Apache Airflow MongoDB Provider
The `apache-airflow-providers-mongo` package extends Apache Airflow's capabilities by providing operators, hooks, and sensors to interact with MongoDB databases. It enables users to orchestrate various MongoDB operations, such as inserting, updating, deleting, and querying data, directly within their Airflow DAGs. The provider is actively maintained, with frequent releases to support new Airflow versions and add features. The current version is 5.3.4.
Warnings
- breaking The `conn_id` parameter in `MongoHook` was removed and replaced by `mongo_conn_id`. Direct usage of `conn_id` will result in errors.
- breaking The minimum supported Apache Airflow version for `apache-airflow-providers-mongo` has consistently increased with provider updates. Version 5.3.4 requires Airflow >=2.11.0. Older provider versions require earlier Airflow versions, e.g., 5.1.0 requires 2.10+, 4.2.0 requires 2.8+, and 4.0.0 requires 2.7+.
- gotcha Since provider version 4.0.0, the `allow_insecure` flag in the MongoDB connection's 'Extra' field defaults to `False` when SSL encryption (`ssl=True`) is enabled. This means insecure SSL connections are not permitted by default.

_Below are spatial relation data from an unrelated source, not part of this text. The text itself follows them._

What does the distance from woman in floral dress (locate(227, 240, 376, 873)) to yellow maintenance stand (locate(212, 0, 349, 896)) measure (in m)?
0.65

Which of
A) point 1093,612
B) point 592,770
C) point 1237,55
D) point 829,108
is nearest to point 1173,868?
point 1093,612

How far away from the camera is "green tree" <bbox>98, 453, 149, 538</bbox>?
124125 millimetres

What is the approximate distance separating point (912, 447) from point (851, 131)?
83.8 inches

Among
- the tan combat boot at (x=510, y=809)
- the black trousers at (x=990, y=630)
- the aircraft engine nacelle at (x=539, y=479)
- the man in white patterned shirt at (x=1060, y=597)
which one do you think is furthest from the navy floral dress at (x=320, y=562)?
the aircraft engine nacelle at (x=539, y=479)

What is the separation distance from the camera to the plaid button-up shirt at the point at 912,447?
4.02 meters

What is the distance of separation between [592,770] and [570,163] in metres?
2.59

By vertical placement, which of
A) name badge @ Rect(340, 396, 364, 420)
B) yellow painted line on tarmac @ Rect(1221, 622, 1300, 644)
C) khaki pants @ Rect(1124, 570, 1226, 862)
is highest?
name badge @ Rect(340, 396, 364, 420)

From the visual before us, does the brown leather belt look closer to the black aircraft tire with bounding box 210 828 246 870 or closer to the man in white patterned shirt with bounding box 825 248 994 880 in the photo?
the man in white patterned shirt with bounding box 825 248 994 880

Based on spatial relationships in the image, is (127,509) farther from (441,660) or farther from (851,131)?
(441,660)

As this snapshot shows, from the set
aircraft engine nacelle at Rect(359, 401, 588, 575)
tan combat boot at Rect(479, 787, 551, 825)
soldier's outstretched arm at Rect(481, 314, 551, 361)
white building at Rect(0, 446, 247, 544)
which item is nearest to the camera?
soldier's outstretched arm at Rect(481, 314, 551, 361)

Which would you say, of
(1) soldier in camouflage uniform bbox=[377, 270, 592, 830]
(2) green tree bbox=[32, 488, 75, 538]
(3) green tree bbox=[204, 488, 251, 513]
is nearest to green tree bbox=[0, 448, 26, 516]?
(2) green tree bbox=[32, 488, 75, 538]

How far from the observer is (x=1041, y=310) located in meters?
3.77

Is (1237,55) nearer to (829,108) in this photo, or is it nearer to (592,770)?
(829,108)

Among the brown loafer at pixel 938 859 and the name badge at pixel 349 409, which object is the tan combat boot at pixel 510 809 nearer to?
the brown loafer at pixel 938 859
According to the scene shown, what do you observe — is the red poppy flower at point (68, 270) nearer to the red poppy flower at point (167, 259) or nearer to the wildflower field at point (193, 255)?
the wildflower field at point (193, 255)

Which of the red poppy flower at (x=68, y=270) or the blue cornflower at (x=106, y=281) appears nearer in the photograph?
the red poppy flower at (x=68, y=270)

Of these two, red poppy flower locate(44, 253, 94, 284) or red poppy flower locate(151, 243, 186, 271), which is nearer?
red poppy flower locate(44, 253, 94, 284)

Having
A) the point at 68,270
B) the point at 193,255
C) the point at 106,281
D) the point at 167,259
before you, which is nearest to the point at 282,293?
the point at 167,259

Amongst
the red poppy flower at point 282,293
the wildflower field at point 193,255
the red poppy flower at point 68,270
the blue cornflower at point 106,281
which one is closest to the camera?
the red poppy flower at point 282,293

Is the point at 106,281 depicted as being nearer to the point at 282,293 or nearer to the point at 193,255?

- gotcha There was an issue where setting `ssl=False` in the connection 'Extra' field, especially when combined with `srv=True` for DNS seedlists, did not correctly disable SSL/TLS, potentially leading to connection errors. This was noted as fixed in a patch for 4.x versions (related to #37214).
Install
-
pip install apache-airflow-providers-mongo
Imports
- MongoHook
from airflow.providers.mongo.hooks.mongo import MongoHook
- MongoOperator
from airflow.providers.mongo.operators.mongo import MongoOperator
- MongoSensor
from airflow.providers.mongo.sensors.mongo import MongoSensor
Quickstart
from __future__ import annotations
import os
from datetime import datetime
from airflow.models.dag import DAG
from airflow.providers.mongo.operators.mongo import MongoOperator
# Configure your MongoDB connection in Airflow UI or via environment variable.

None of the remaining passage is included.